Some Significant
& Representative

Cyber Insurance Cases

First Period 

Michael
Sean Quinn, Ph.D, J.D., Etc.

1300 West Lynn #208
Austin,
Texas 78703

(o)
512-296-2594

(c)
512-656-9759

There are not very many reported cyber
insurance cases.  There are plenty of
civil (and criminal cases) about the so-called cyber-world), but direct,
focused, coverage, or similar cases are very few in number—almost none in the
Twentieth Century.   There were more in
the early Twentieth Century, but as they have evolved, the topics of those
cases are probably passé.  There are many
more cases now; that arises from (1) the exponential growth of computer
technology, following what is called “Moore’s Law”—something which is not a
scientific law at all, (2) the increasing number of diverse insurance policies
offered, sold  and bought, and (3) the
growth of the market’s need for cyber-lawyers
Category (3) to a degree of certainty vastly exceeding that of  Moore’s Law, where the market wants
transactional lawyers, it will need litigation lawyers.

I.

▸ **GIVEN MATERIAL**
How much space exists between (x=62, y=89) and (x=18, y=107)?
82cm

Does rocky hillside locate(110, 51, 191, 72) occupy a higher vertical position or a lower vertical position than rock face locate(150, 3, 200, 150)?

▸ **REQUIREMENT**
Continue the piece on cyber insurance cases from where it stops.

▸ **OUTPUT OF THE TASK**
Two Cases of the
“Early Period”

Most cyber insurance judicial analyses
of 10 or more years, 1994-2004 approximately, concerned two principal issues.
They concerned insurability of interactions between the cyber-world and the
real-world.  There were a number of these
cases, but most are not worthy of 
substantive, attention nowadays, at least for the purposes of this blog,
given what the insurance issues turned on, to wit: what counted as a material
object and how the various policies interacted with that conceptualization.
(Don’t let me mislead you into the idea that they are unworthy of being cited
in briefs, etc.  Many of the subordinate
citations in briefs, coverage opinion letters, law review articles, and so
forth are designed to show that there is or has been wide agreement as to some
proposition(s) of law under at least some circumstance. This is valuable in and
of itself, though not always necessary, for example, in this essay.)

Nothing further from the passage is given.